## Your assignment
Show each line in the listing below that contains the word "frame".

## Data listing
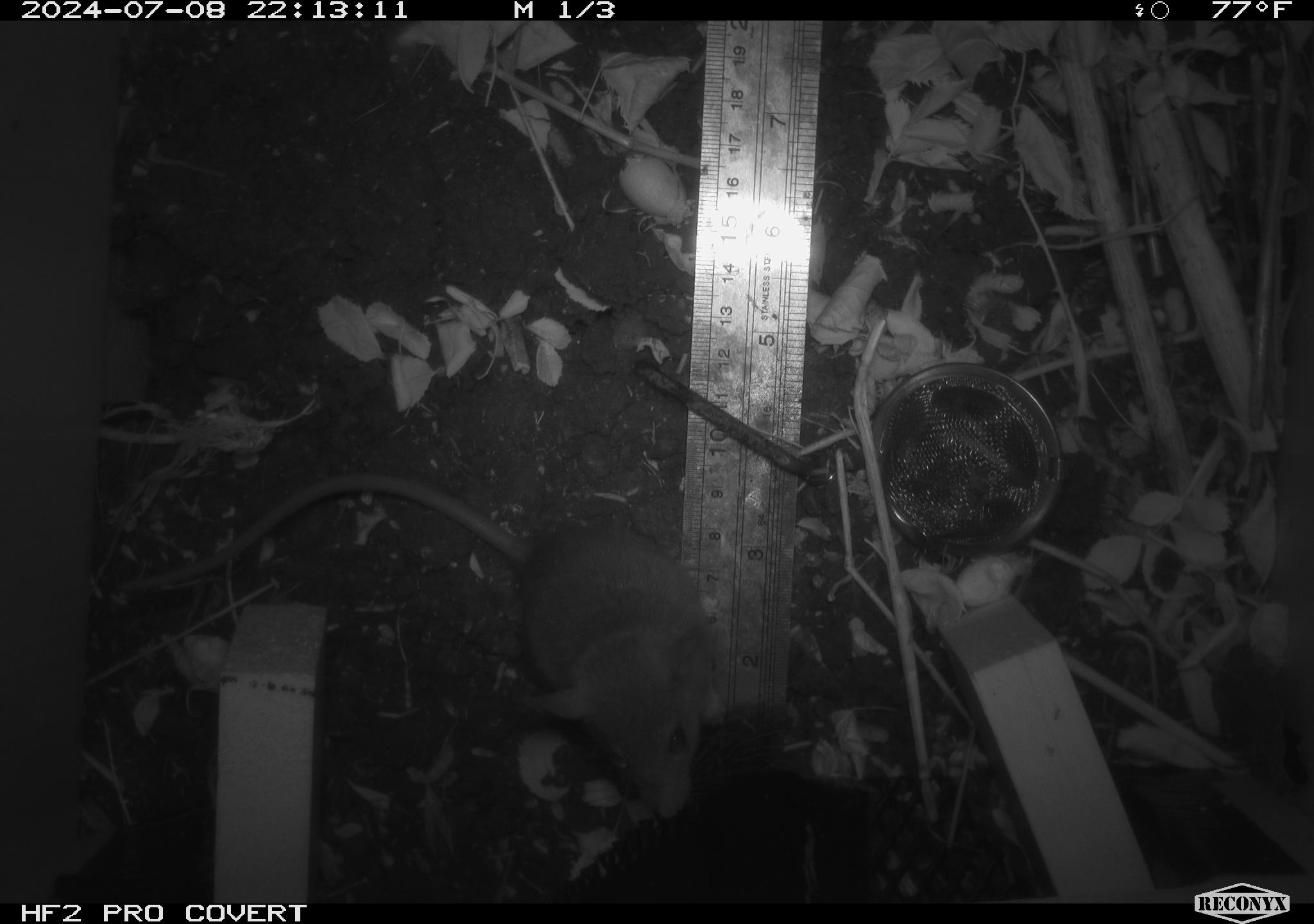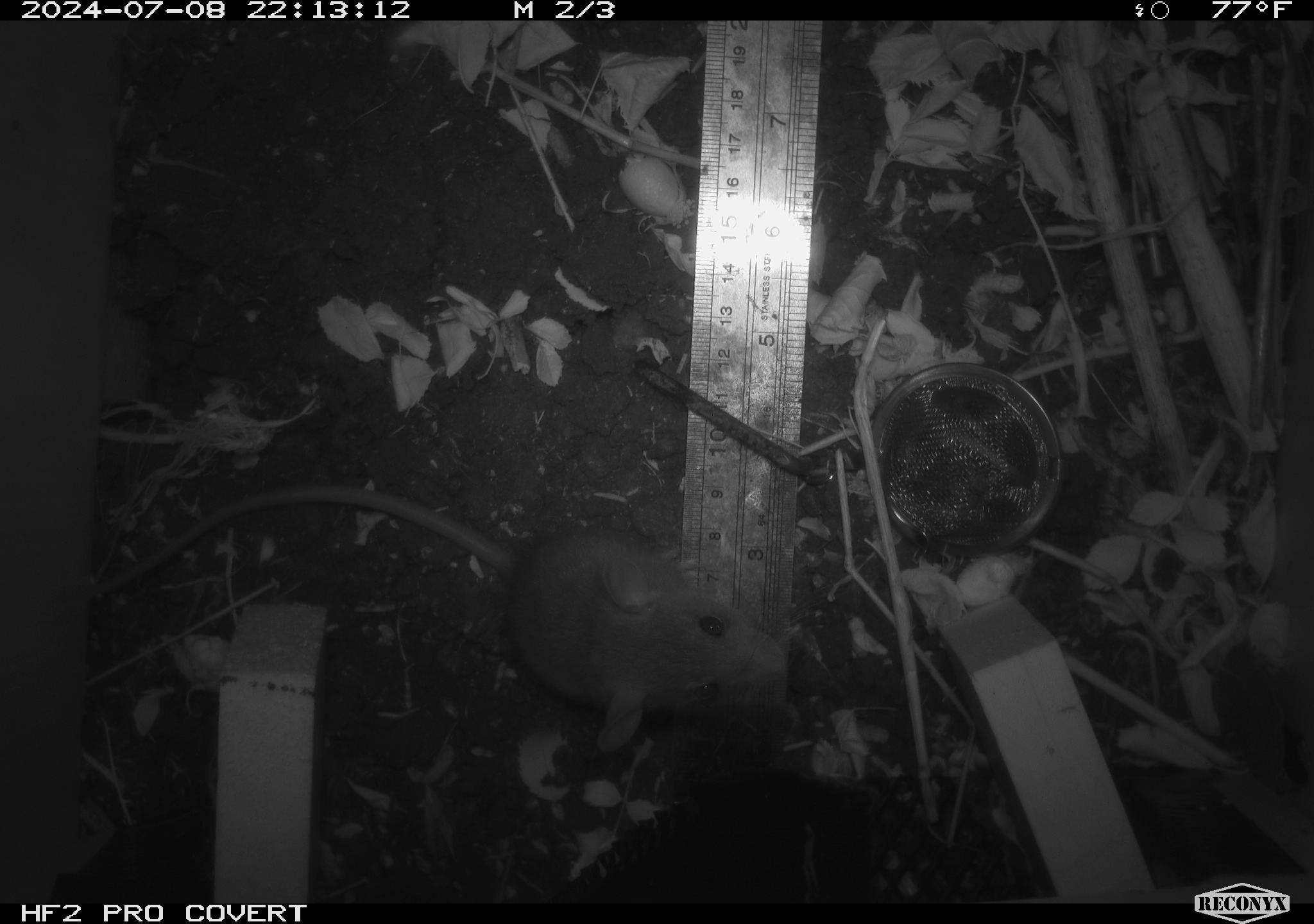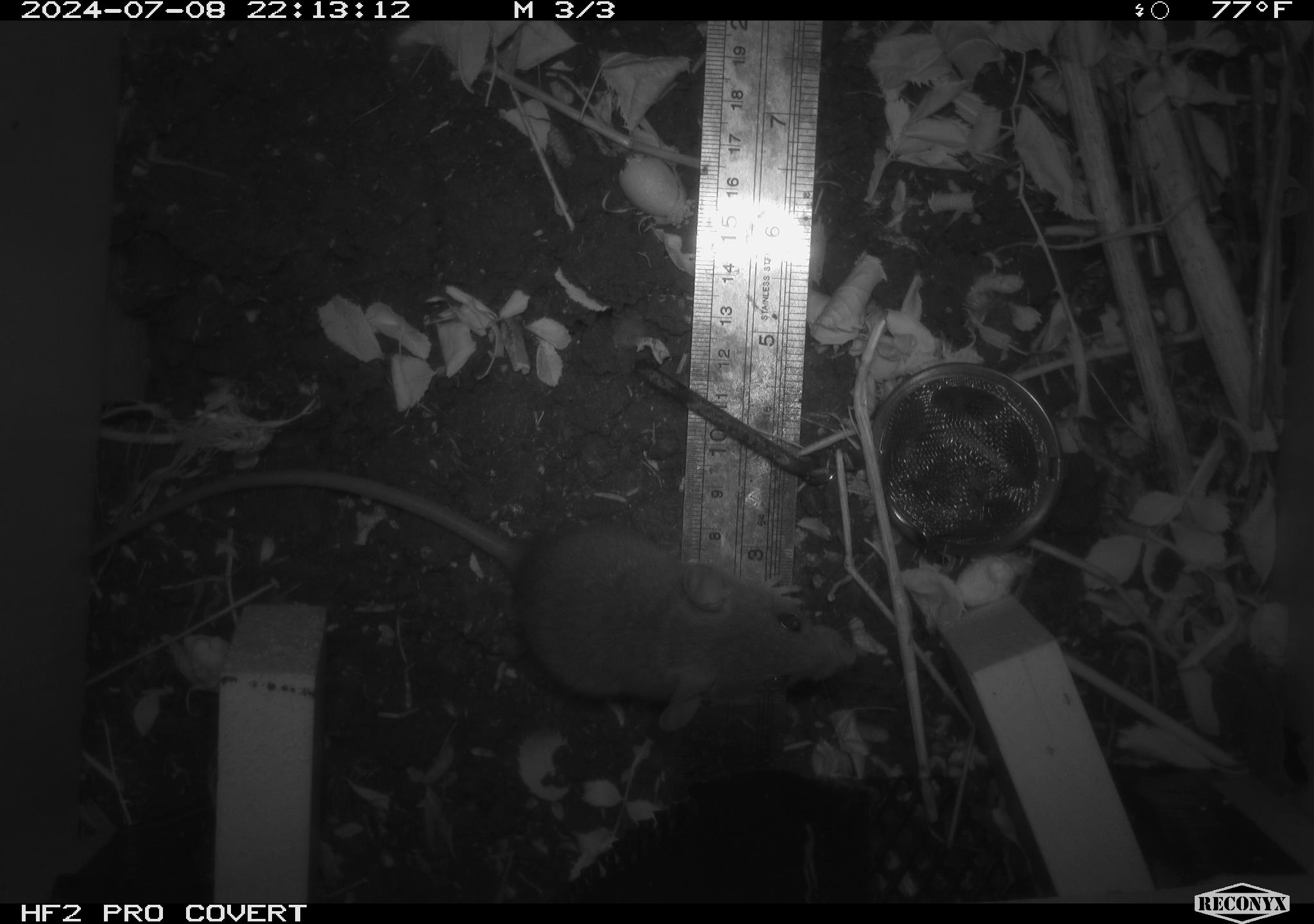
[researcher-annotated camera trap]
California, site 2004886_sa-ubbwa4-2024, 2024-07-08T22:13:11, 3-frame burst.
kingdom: Animalia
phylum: Chordata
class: Mammalia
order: Rodentia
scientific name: Rodentia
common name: woodrat or rat or mouse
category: woodrat or rat or mouse species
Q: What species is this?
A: Woodrat or rat or mouse species (woodrat or rat or mouse) (Rodentia).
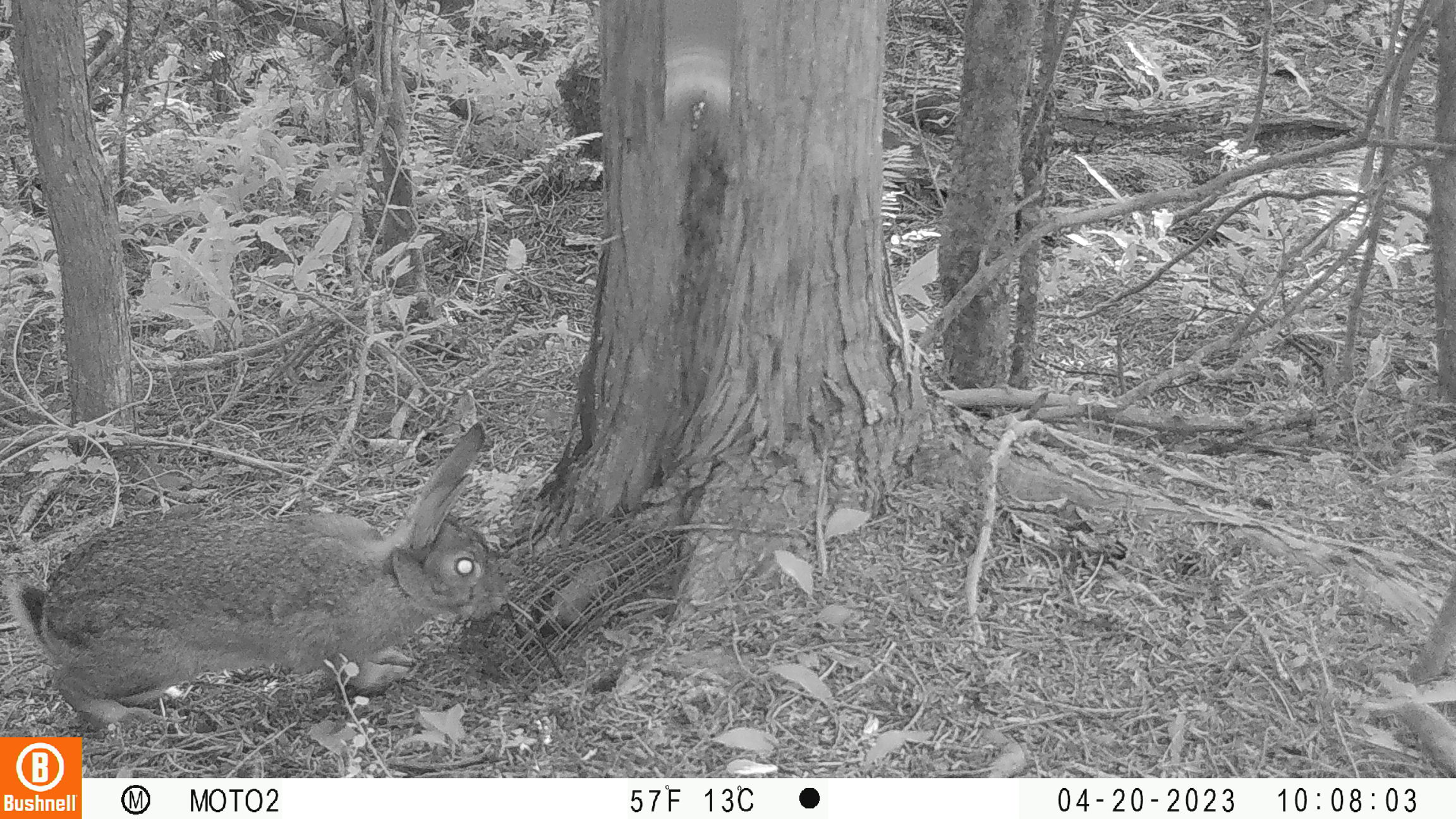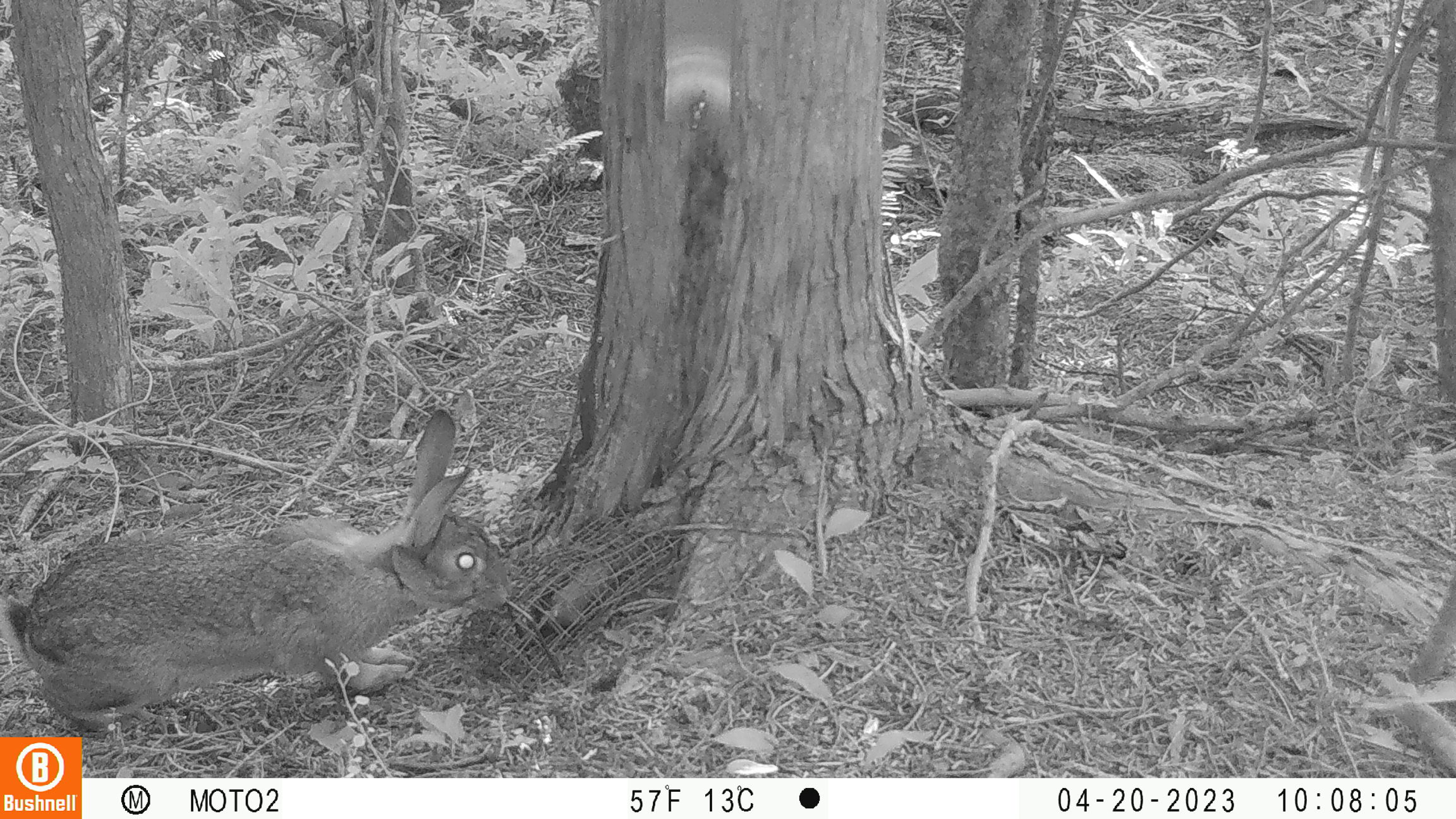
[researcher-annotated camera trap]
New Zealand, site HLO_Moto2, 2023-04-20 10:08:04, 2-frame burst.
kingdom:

## Task output
California, site 2004886_sa-ubbwa4-2024, 2024-07-08T22:13:11, 3-frame burst.
New Zealand, site HLO_Moto2, 2023-04-20 10:08:04, 2-frame burst.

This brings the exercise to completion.